What you should do: Copy out word for word the lines in the rows below, starting with the line containing "What is the distance from" and going on through the last line of the rows.

Spatial question rows

###

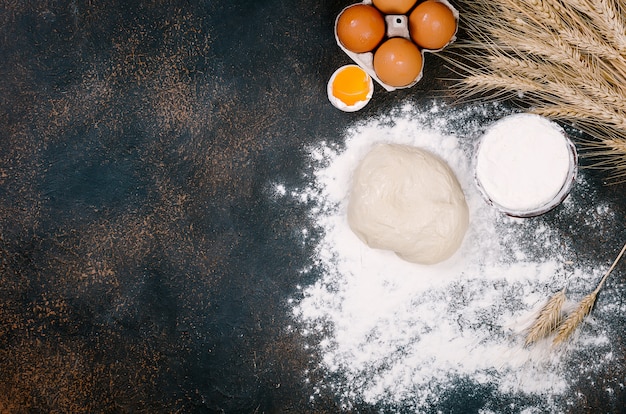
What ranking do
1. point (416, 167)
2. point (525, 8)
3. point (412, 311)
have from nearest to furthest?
point (525, 8)
point (416, 167)
point (412, 311)

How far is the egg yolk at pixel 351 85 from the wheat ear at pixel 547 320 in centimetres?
92

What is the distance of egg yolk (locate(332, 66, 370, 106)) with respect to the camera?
171cm

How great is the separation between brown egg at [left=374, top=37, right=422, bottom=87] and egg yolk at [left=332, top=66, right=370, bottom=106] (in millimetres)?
81

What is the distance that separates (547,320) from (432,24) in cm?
101

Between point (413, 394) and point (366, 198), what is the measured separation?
0.71 metres

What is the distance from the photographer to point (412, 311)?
5.75ft

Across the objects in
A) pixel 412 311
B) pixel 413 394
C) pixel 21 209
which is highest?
pixel 21 209

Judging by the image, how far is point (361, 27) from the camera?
160cm

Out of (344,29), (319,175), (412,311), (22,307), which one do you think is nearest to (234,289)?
(319,175)

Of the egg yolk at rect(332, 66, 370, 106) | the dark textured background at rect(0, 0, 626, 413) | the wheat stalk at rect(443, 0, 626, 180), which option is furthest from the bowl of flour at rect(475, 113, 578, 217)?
the egg yolk at rect(332, 66, 370, 106)

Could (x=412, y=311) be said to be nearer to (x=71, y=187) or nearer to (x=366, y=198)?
(x=366, y=198)

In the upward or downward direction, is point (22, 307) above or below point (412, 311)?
above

###

Expected answer:
What is the distance from the photographer to point (412, 311)?
5.75ft

Across the objects in
A) pixel 412 311
B) pixel 413 394
C) pixel 21 209
which is highest?
pixel 21 209

Judging by the image, how far is point (361, 27) from the camera?
160cm

Out of (344,29), (319,175), (412,311), (22,307), which one do you think is nearest to (234,289)?
(319,175)

Of the egg yolk at rect(332, 66, 370, 106) | the dark textured background at rect(0, 0, 626, 413) | the wheat stalk at rect(443, 0, 626, 180), which option is furthest from the bowl of flour at rect(475, 113, 578, 217)?
the egg yolk at rect(332, 66, 370, 106)

Could (x=412, y=311) be said to be nearer to (x=71, y=187) or nearer to (x=366, y=198)?
(x=366, y=198)

In the upward or downward direction, is point (22, 307) above or below point (412, 311)?
above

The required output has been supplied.